Material shown Block Start

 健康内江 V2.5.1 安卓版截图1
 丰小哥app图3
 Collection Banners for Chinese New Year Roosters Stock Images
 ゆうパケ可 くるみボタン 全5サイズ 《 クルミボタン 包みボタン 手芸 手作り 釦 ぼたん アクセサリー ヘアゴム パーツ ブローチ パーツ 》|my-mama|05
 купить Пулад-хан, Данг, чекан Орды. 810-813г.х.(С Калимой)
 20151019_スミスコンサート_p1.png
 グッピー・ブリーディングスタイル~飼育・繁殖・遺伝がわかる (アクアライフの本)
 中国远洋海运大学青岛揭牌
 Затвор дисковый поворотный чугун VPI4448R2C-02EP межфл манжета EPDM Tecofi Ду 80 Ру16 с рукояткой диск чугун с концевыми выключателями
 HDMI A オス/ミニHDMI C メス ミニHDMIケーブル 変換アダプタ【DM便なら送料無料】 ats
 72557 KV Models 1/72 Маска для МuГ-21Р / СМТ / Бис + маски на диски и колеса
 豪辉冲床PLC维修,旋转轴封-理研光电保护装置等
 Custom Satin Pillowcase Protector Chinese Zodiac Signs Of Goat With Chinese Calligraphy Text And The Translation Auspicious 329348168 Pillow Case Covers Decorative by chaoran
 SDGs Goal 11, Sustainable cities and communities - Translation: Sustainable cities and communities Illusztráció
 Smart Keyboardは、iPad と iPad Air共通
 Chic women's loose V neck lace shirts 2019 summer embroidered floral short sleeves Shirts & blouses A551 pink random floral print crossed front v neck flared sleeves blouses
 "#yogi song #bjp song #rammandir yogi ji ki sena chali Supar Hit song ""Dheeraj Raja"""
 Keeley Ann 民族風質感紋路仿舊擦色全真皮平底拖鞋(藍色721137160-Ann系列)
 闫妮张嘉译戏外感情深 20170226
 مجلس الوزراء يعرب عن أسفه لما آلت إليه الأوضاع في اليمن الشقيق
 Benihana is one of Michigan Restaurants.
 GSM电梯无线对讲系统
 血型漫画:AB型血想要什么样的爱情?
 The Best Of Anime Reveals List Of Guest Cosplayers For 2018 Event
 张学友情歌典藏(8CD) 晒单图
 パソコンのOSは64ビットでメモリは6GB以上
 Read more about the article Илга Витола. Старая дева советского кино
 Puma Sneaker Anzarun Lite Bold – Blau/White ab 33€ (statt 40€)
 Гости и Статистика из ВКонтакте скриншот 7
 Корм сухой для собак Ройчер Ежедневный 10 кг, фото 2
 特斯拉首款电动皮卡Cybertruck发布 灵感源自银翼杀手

Material shown Block End

Set every record down again exactly as written.

◆ **Output of the task**
 健康内江 V2.5.1 安卓版截图1
 丰小哥app图3
 Collection Banners for Chinese New Year Roosters Stock Images
 ゆうパケ可 くるみボタン 全5サイズ 《 クルミボタン 包みボタン 手芸 手作り 釦 ぼたん アクセサリー ヘアゴム パーツ ブローチ パーツ 》|my-mama|05
 купить Пулад-хан, Данг, чекан Орды. 810-813г.х.(С Калимой)
 20151019_スミスコンサート_p1.png
 グッピー・ブリーディングスタイル~飼育・繁殖・遺伝がわかる (アクアライフの本)
 中国远洋海运大学青岛揭牌
 Затвор дисковый поворотный чугун VPI4448R2C-02EP межфл манжета EPDM Tecofi Ду 80 Ру16 с рукояткой диск чугун с концевыми выключателями
 HDMI A オス/ミニHDMI C メス ミニHDMIケーブル 変換アダプタ【DM便なら送料無料】 ats
 72557 KV Models 1/72 Маска для МuГ-21Р / СМТ / Бис + маски на диски и колеса
 豪辉冲床PLC维修,旋转轴封-理研光电保护装置等
 Custom Satin Pillowcase Protector Chinese Zodiac Signs Of Goat With Chinese Calligraphy Text And The Translation Auspicious 329348168 Pillow Case Covers Decorative by chaoran
 SDGs Goal 11, Sustainable cities and communities - Translation: Sustainable cities and communities Illusztráció
 Smart Keyboardは、iPad と iPad Air共通
 Chic women's loose V neck lace shirts 2019 summer embroidered floral short sleeves Shirts & blouses A551 pink random floral print crossed front v neck flared sleeves blouses
 "#yogi song #bjp song #rammandir yogi ji ki sena chali Supar Hit song ""Dheeraj Raja"""
 Keeley Ann 民族風質感紋路仿舊擦色全真皮平底拖鞋(藍色721137160-Ann系列)
 闫妮张嘉译戏外感情深 20170226
 مجلس الوزراء يعرب عن أسفه لما آلت إليه الأوضاع في اليمن الشقيق
 Benihana is one of Michigan Restaurants.
 GSM电梯无线对讲系统
 血型漫画:AB型血想要什么样的爱情?
 The Best Of Anime Reveals List Of Guest Cosplayers For 2018 Event
 张学友情歌典藏(8CD) 晒单图
 パソコンのOSは64ビットでメモリは6GB以上
 Read more about the article Илга Витола. Старая дева советского кино
 Puma Sneaker Anzarun Lite Bold – Blau/White ab 33€ (statt 40€)
 Гости и Статистика из ВКонтакте скриншот 7
 Корм сухой для собак Ройчер Ежедневный 10 кг, фото 2
 特斯拉首款电动皮卡Cybertruck发布 灵感源自银翼杀手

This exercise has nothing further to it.